If CSS2 and CSS3 was fully supported in all browsers tomorrow, what would you be MOST excited about?

As always, very interesting results. It was EXTREMELY close for first place, going back and forth a number of times between the three top contenders.

  • #1) Border Radius (22.0%, 1,541 Votes) – This is the attribute in the most widespread use already, through the mozilla and webkit browser extensions. Clearly a huge desire for designers. Still no signs of support in IE.
  • #2) Multiple Backgrounds (22.0%, 1,523 Votes) – This is what I voted for! This is going to make some cool things possible with very little markup. The backward compatibility of it is rough though, so this one will be a while.

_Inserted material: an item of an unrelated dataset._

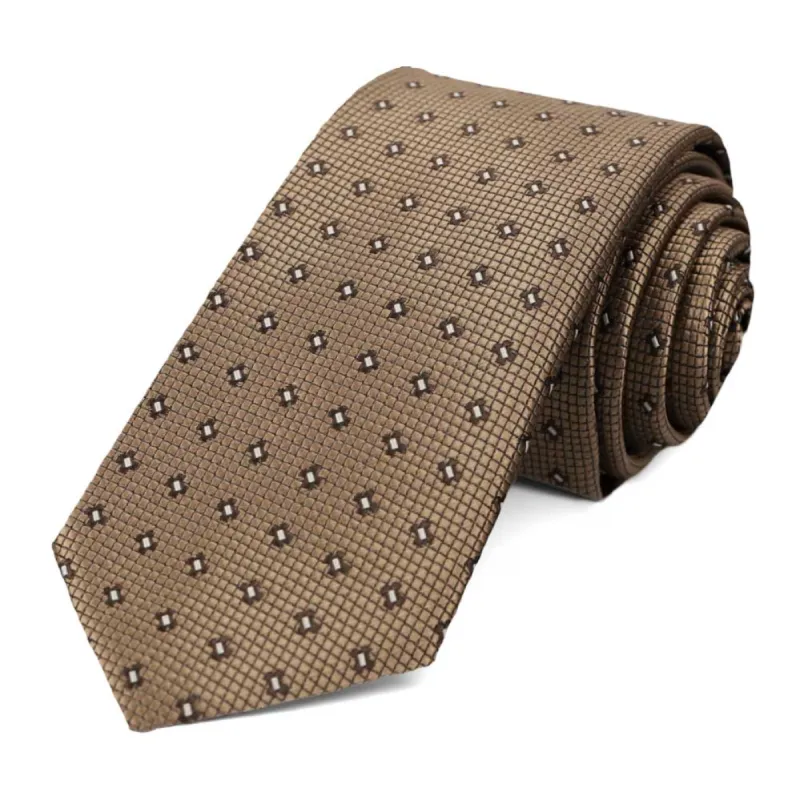 Latte Hoffner Dotted Slim Necktie sold by TieMart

  • #3) @font-face (21.0%, 1,424 Votes) – With the new Firefox soon to be supporting this, as well as Safari, Opera, and even IE (!), this is going to start seeing some serious widespread use very soon. The legal implications of what we can and can’t use are the problem now.
  • #4) Animations / Transitions (12.0%, 818 Votes) – WebKit is leading the pack here, with some pretty stunning possibilities. Clearly, animations are part of design, and belong in the stylesheet. These can be applied in a progressive enhancement fashion, so as soon as they move beyond only WebKit I think we’ll start seeing more of it.

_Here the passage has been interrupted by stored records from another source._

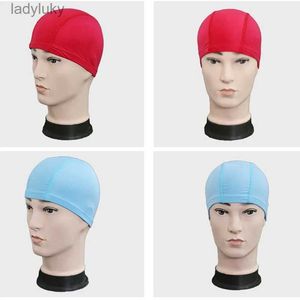 Cuffie da nuoto Cuffie da nuoto di dimensioni libere per uomo Donna Protezione per le orecchie in nylon elastico Capelli lunghi Cappello da piscina Cuffie da bagno ultrasottili L240126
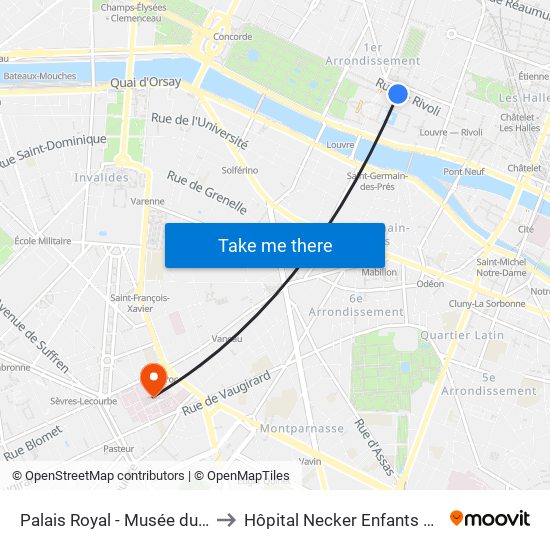 Palais Royal - Musée du Louvre to Hôpital Necker Enfants Malades map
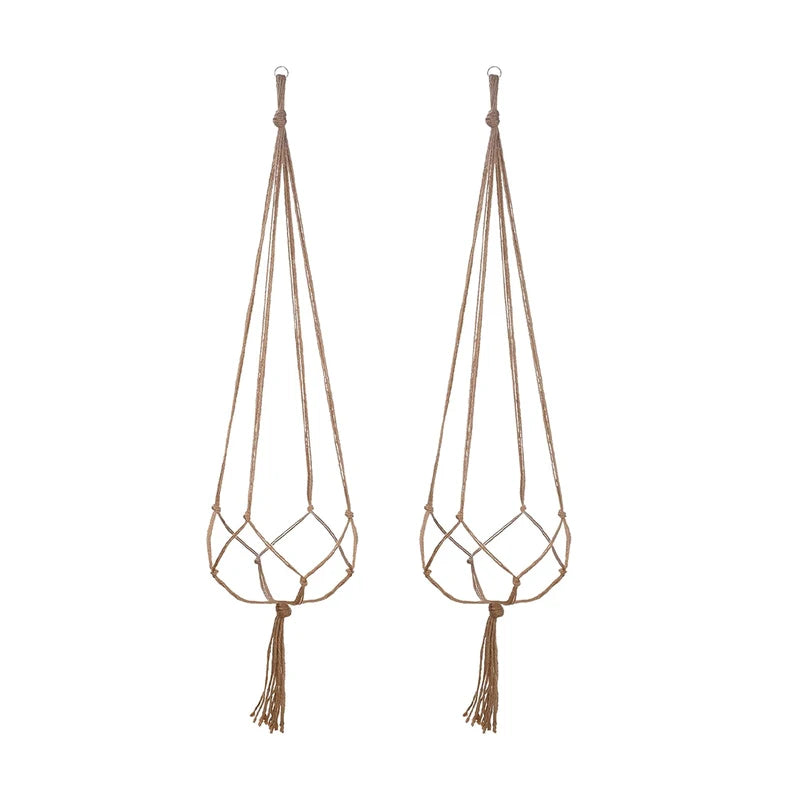 Hanging Flowerpot Basket for Indoor Outdoor Plants - Natural Jute Macrame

  • #5) Gradients (8.0%, 535 Votes) – Defining solid color backgrounds is trivial, but as soon as a gradient is needed, images usually get involved. Yet, gradients are mathematically defined and a perfect candidate for defining with code. WebKit is first to the fray here, and the results are pretty great.
  • #6) Box Shadow (4.0%, 271 Votes) – Drop shadows are forms of gradients that also typically require the use of images. These can be even more complex than typical gradients as they need to fade in different directions, often requiring use of lots of extra markup and images. Box shadow makes adding drop shadows to elements trivially easy.
  • #7) RGBa (3.0%, 234 Votes) – The “a” part of RGBa stands for “alpha”, as in, transparency. Being able to declare a color with transparency without having to effect all child elements is fantastic for designers. This is seeing widespread support, except for IE of course.
  • #8) Text Shadow (2.0%, 140 Votes) – Gradients again, only applied behind the vector shapes that make up web text. This isn’t even possible with images, so this will bring design possibilities for web text that simply haven’t been possible before.
  • #9) Other (2.0%, 168 Votes) – Do share!

I have a new poll idea cooked up, which I’ll put out later this week.